Ausência de técnicos e presidentes negros é reflexo da estrutura racista no futebol
Comando dos clubes e federações continua monopolizado por brancos incapazes de implementar políticas verdadeiramente inclusivas
É simbólico que neste 20 de novembro nenhum dos 20 clubes de primeira divisão no Brasil seja dirigido por treinador ou presidente negro. O futebol de tantos ídolos pretos segue restrito ao comando dos brancos.
Ronaldo, ex-jogador que comprou o Cruzeiro, é o único dono negro entre clubes que viraram SAF. Já a presidência da associação está a cargo de Sergio Santos Rodrigues. Para ocupar seu lugar a partir de janeiro do ano que vem, foi eleito o conselheiro Lidson Potsch, que também é branco. Em julho, o clube criou um Comitê de Inclusão e Diversidade, com ampla maioria de integrantes brancos.
No Vasco, que se orgulha de ter sido o primeiro clube esportivo brasileiro a eleger um presidente negro e da Resposta Histórica, ocasião em que se recusou a disputar um campeonato como afronta à liga que reivindicava a exclusão de seus atletas pretos, em 1924, protagonizou uma eleição recente – vencida pelo ex-jogador Pedrinho – sem nenhuma chapa encabeçada por candidato negro.
Os casos de Cruzeiro e Vasco resumem como dirigentes que monopolizam o comando de clubes e federações têm sido incapazes de implementar políticas verdadeiramente inclusivas no futebol. Muitos publicam posts e divulgam ações especiais para o Dia da Consciência Negra, mas boa parte seguirá normalizando a ausência de pessoas negras no alto escalão.
Há um evidente privilégio a brancos em posições de liderança, reflexo de um país onde só 5% dos cargos executivos em grandes empresas são ocupados por negros. A diferença é que, ao contrário do mundo corporativo, o futebol não pode se apegar à desculpa batida de que “faltam profissionais negros qualificados no mercado”.
O que explica a escassez de técnicos e executivos negros sendo que a maioria dos que ocupam essas funções é composta por ex-jogadores que, em boa medida, também provêm das classes desfavorecidas? Na hora de ascender a posições de comando após pararem de jogar, a proporção de brancos é muito maior que a dos negros que conseguem dar esse salto.

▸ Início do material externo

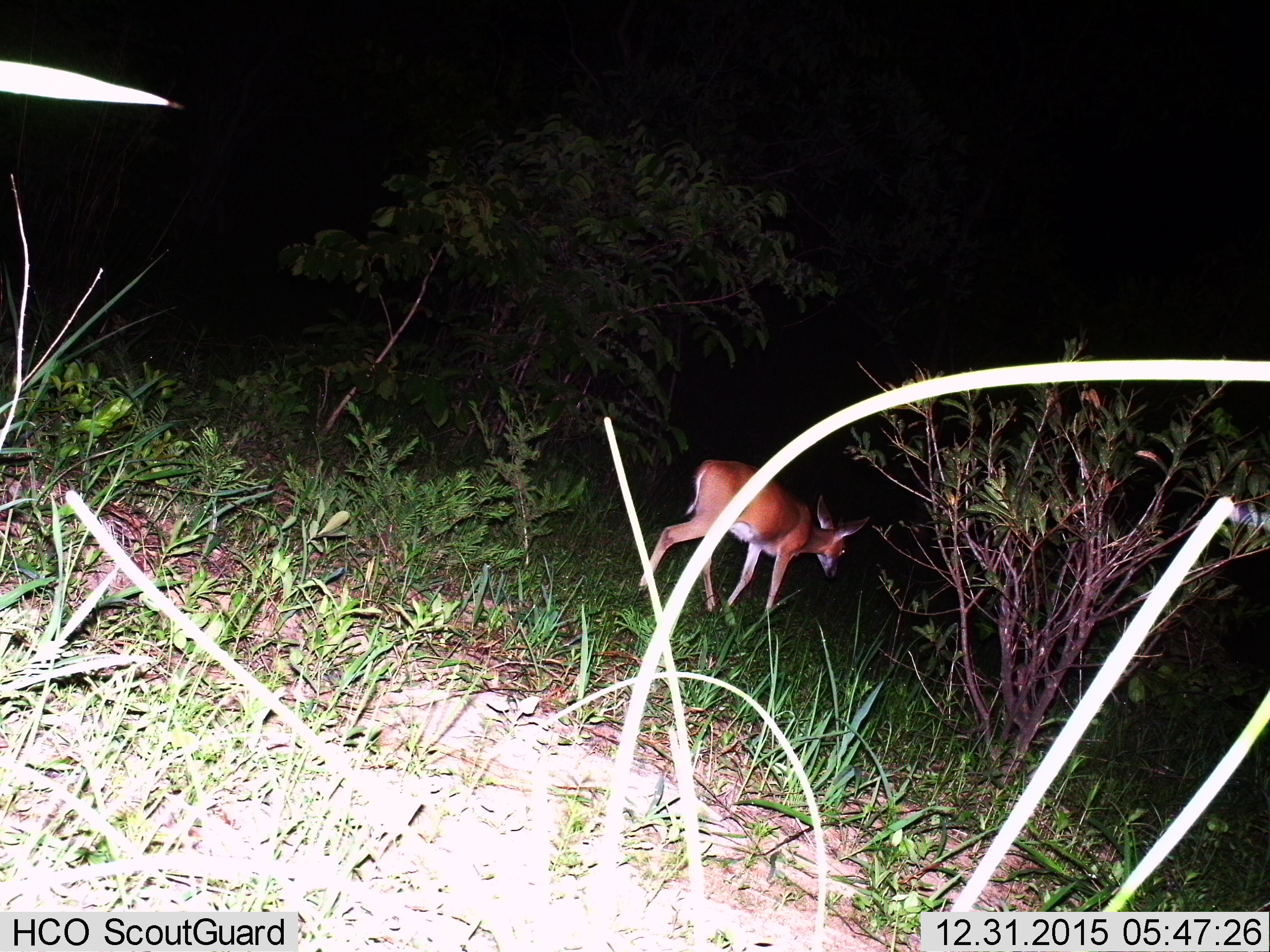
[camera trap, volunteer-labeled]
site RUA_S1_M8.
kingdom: Animalia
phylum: Chordata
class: Mammalia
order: Artiodactyla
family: Bovidae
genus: Aepyceros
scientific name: Aepyceros melampus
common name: impala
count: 1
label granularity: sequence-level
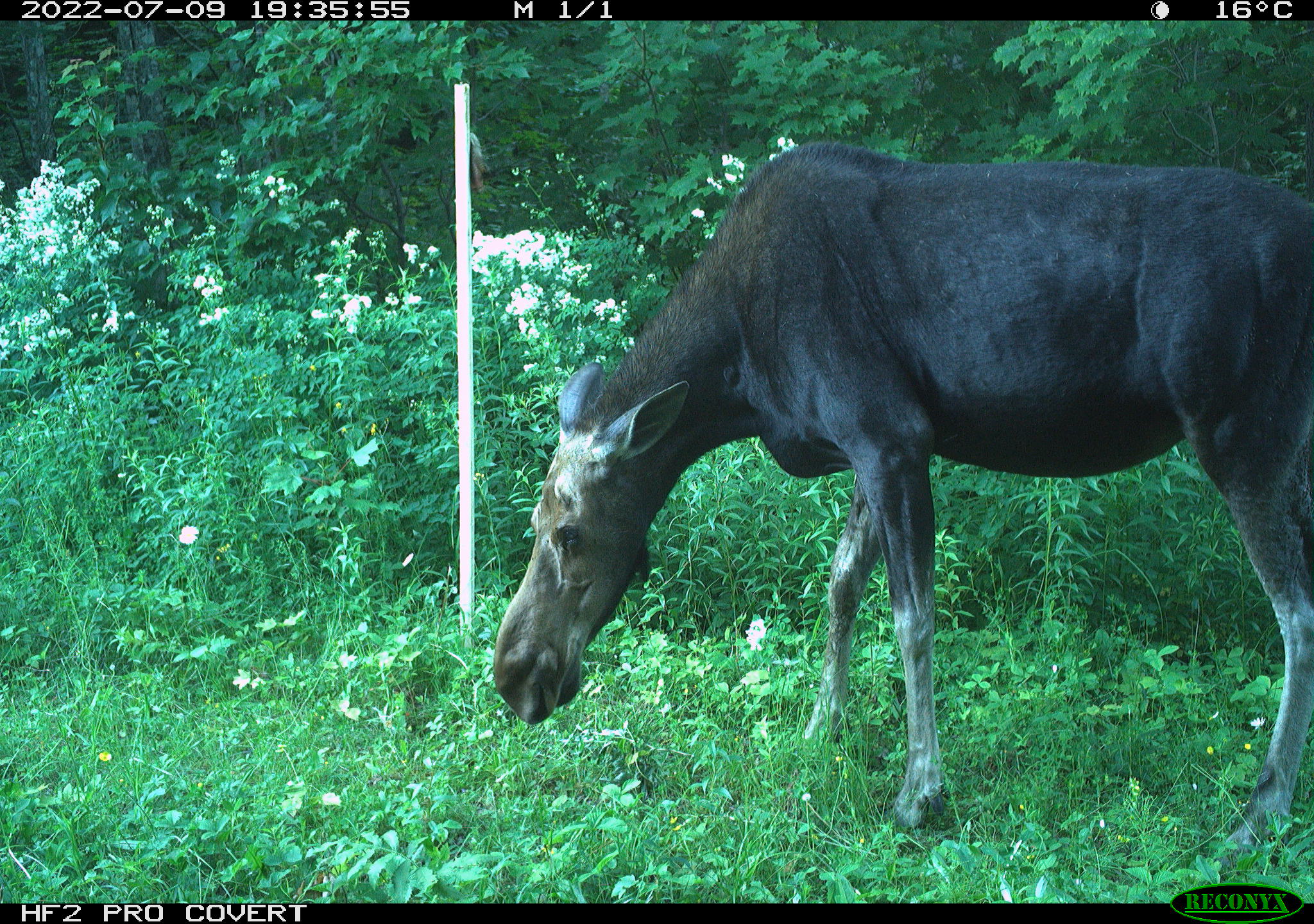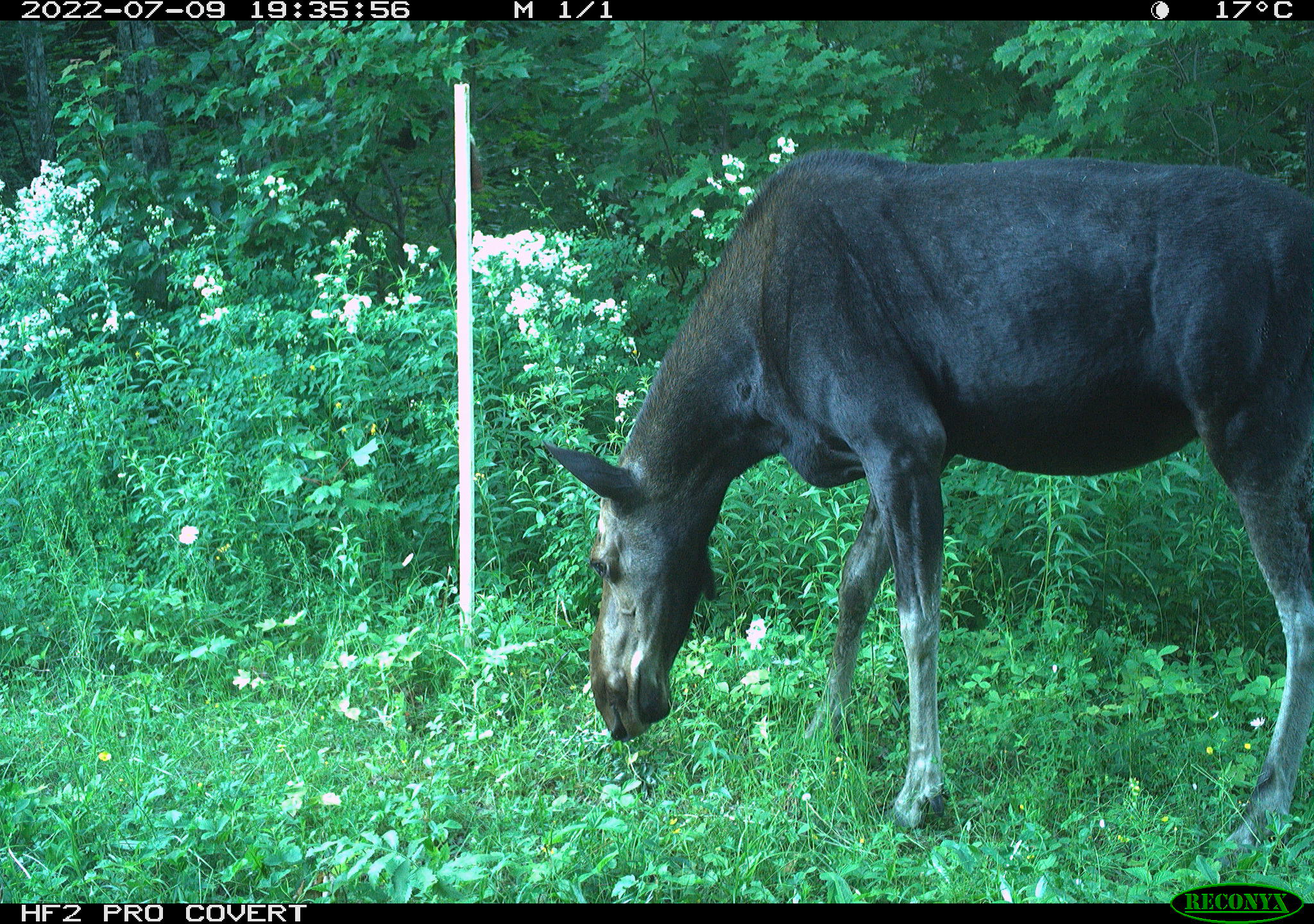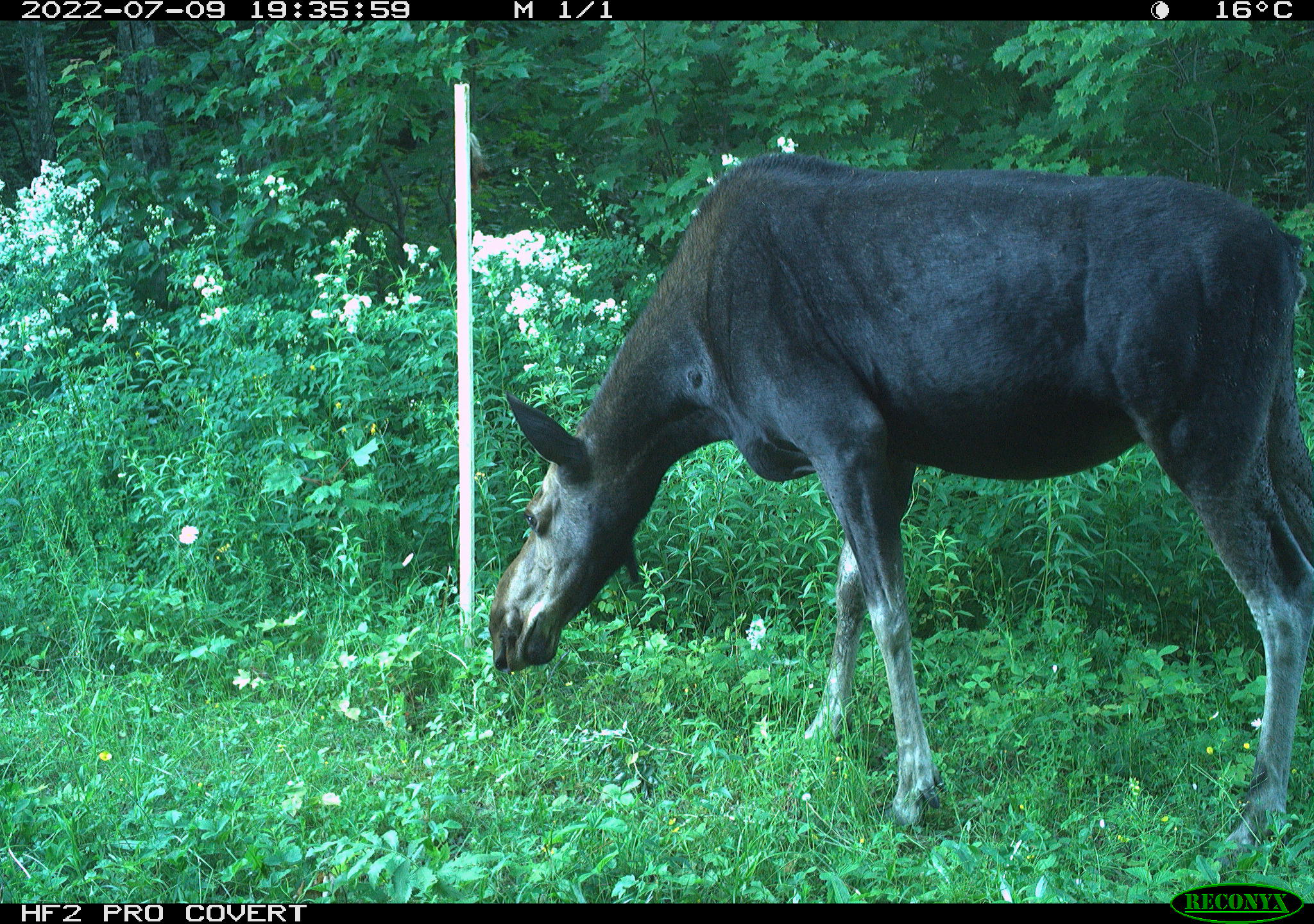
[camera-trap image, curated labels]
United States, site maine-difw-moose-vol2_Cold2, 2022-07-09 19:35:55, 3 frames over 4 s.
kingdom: Animalia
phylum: Chordata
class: Mammalia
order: Artiodactyla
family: Cervidae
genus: Alces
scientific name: Alces alces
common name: moose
Moose (Alces alces).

Diante de uma inegável estrutura racista, a implementação de cotas raciais para o alto escalão do futebol representaria o primeiro passo para iniciar o desmonte do racismo estrutural. Um movimento que deveria ser capitaneado pela CBF, que, além de exigir que os clubes entrevistem profissionais negros para cargos executivos e de treinador, deveria se responsabilizar pela garantia de oportunidades a profissionais que buscam formação.
O curso de treinadores, requisito para exercer a profissão, por exemplo, é inacessível para a maioria da população. Conseguir todas as licenças exigidas para treinar equipes profissionais demanda um investimento de aproximadamente 50 mil reais. Boa parte do público interessado não é de ex-jogadores consagrados nem ostenta reserva financeira para arcar com os custos.
Regido pela CBF, que finalmente tem um presidente negro, o baiano Ednaldo Rodrigues, o curso poderia ser o marco na política de cotas do futebol ao oferecer bolsas para minorias étnicas. Isso, sim, seria uma ação antirracista mais efetiva e transformadora que campanhas em rede social neste 20 de novembro.
Ter consciência negra implica em reconhecer e mudar radicalmente a estrutura racista do futebol que impede não somente a ascensão, mas também a consolidação de profissionais negros. Enquanto o comando continuar sob exclusividade dos brancos, nenhuma medida será suficiente para camuflar o racismo escancarado à beira e fora do campo.